Aristotle, it seems to me, did not quite have what it takes to capture this thought. Although he conceived of the virtues in a powerful way that many to this day take seriously, he did not have a clear label for a virtue that came to be prominent in the Christian tradition that followed him. Thomas Aquinas gives a privileged place to the virtue of charity. For him, this is a virtue that, at least in part, comes from God, a so-called ‘infused’ virtue. Our capacity to love God and our fellow human beings appropriately goes beyond our natural resources and requires an infusion of grace. But one aspect of charity seems not require this infusion, and that is the virtue of mercy or misericordia: a virtue to respond to the suffering of others with sadness that motivates us to works of mercy, among which are enumerated visiting the sick and giving comfort to the afflicted. This is a virtue that stems from our human nature, which is susceptible to disease and injury, and we all have reason to want our disease and injury to be greeted with concern and care rather than indifference or mockery. It seems clear that in most cases, expressing joy at another’s sickness would be a clear indicator of lacking the virtue of mercy, a defect in our capacity to love our fellow human beings as they should be loved.

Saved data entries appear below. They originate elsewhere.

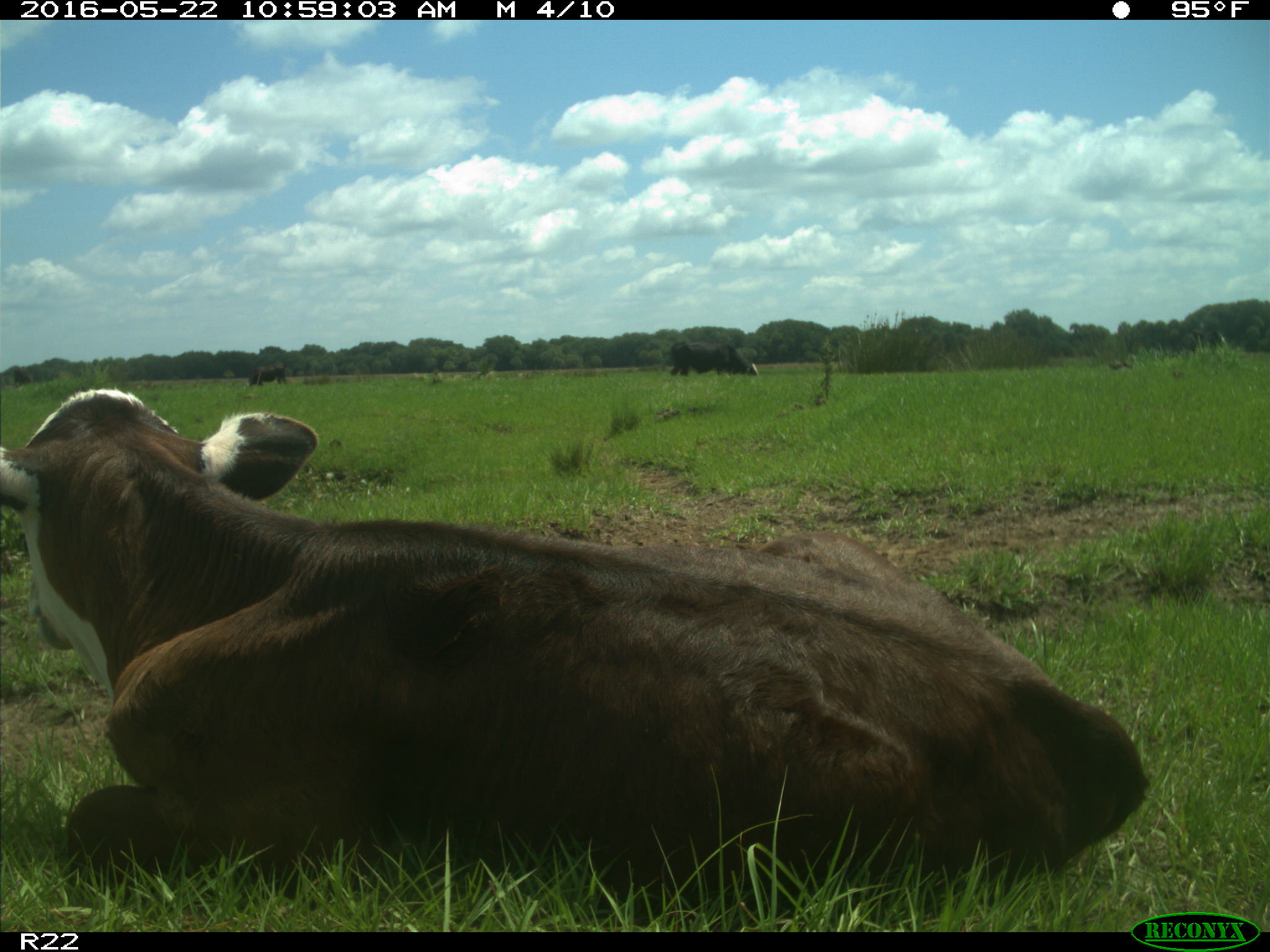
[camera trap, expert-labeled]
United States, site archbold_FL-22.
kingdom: Animalia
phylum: Chordata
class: Mammalia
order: Artiodactyla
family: Bovidae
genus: Bos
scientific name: Bos taurus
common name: domestic cow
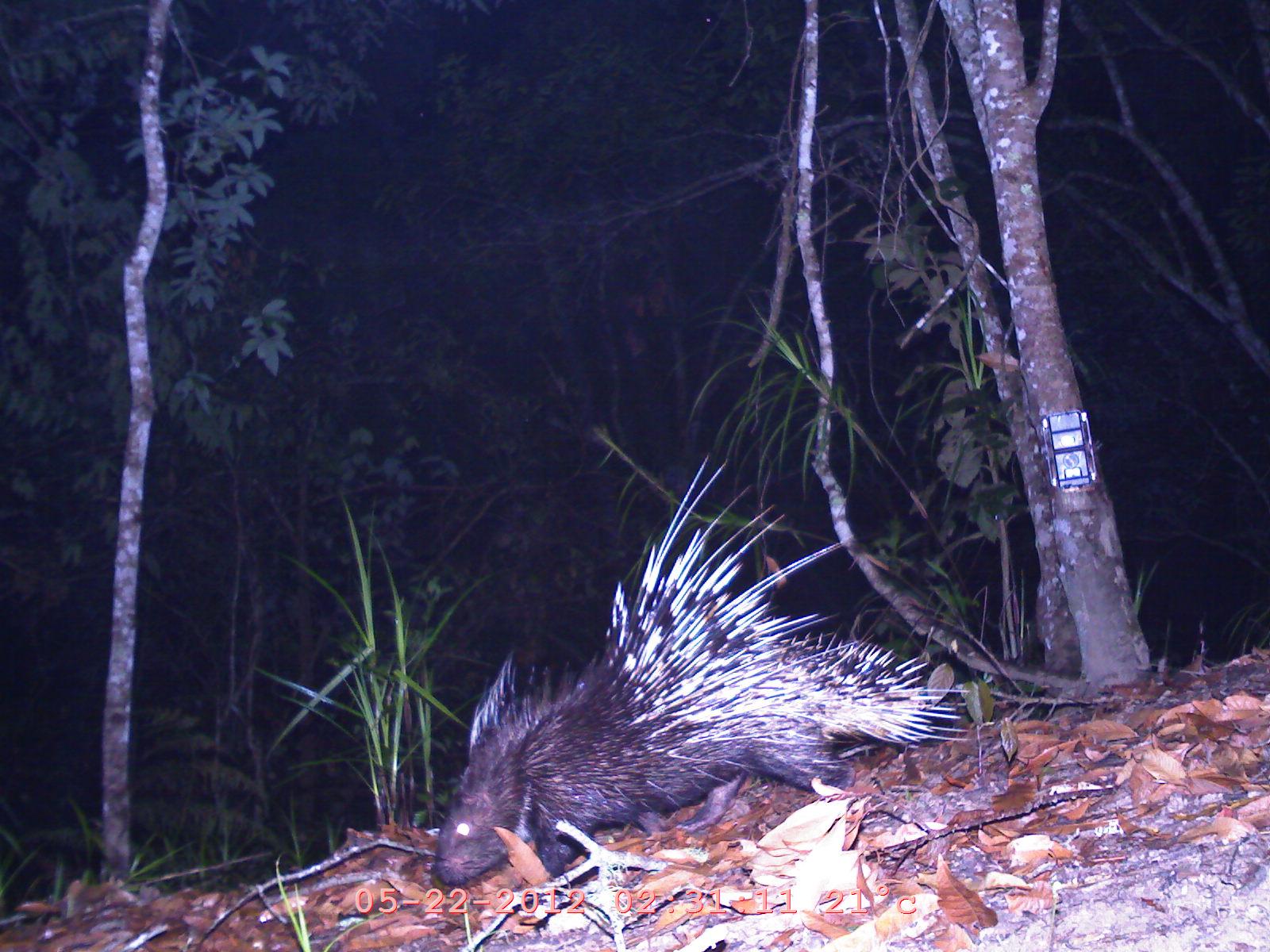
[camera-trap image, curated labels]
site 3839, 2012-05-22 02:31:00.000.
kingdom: Animalia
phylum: Chordata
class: Mammalia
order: Rodentia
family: Hystricidae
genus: Hystrix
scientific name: Hystrix brachyura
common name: east asian porcupine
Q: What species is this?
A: Hystrix brachyura (east asian porcupine).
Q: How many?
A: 1.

The case of Trump strikes me as more complex than the case of a rival for a job. After all, he has caused real suffering for many people, including thousands of children locked in detention centers. It seems to me that people inclined to feel joy at Trump’s suffering have felt enormous, and to my mind, appropriate anguish over the impact of Trump’s policies. Further, he has himself created the conditions that have led to the prevalence of the very illness that he has caught.  Hence, his illness may seem a just comeuppance to someone who has at every turn showed himself to be self-serving, oblivious to the impact of his decisions on others, and therefore who himself clearly lacks the virtue of mercy.

And so, does the lack of mercy in someone, including someone whose decisions are so consequential for the well-being of others, justify joy at their suffering, or does that joy indicate a lack of mercy? It seems to me clearly the latter.  It might seem as though I am responding appropriately to the goods at stake in feeling joy at Trump’s illness: I might say that ending the suffering of children in detention centers is reflected in the joy I feel at the illness and possible disablement or death of the person who caused the children’s suffering. Clearly, it would be a joyous occasion if those detention centers were closed, but that isn’t what I am rejoicing over in joy over Trump’s illness. After all, there is no certainty that his demise will bring an end to those detention centers. And so, it is really a desire for revenge: anger and a sense of powerlessness over what he has done occasions the desire to harm the cause of my anger. And so, it might seem that anger is never appropriate, inasmuch as mercy is a virtue, or else there is some inner conflict between the virtues. Yet, this need not be so. For Aquinas, there is appropriate hatred and anger, only it is not directed to the person. Instead, it is directed to acts: we can appropriate hate and feel anger at Trump’s acts and wish them to be counteracted or thwarted, but not in ways that are in conflict with the value of his life. It is, of course, understandable that these feelings get out of our control, all the more so, the more immediately our lives have been touched by what Trump’s opponents take to be his unjust and self-serving acts. Anyone who has lost someone to COVID-19 in the United States can legitimately point to the President’s deeds as a contributing cause of their loved one’s suffering and death. It is difficult to contain our hatred and anger to the acts and not extend them to the person behind the acts. Still, we might wish we did not have such feelings, and recognize that they don’t reflect our deeply considered values. Such, I think, is the right stance to take on expressions of joy over Trump’s illness.

John Hacker-Wright is Associate Professor of Philosophy at the University of Guelph in Ontario. His research is in 20th-century analytic moral philosophy. He is the author of Philippa Foot’s Moral Thought, editor of Philippa Foot on Goodness and Virtue, and Editor in Chief of the Journal of Value Inquiry.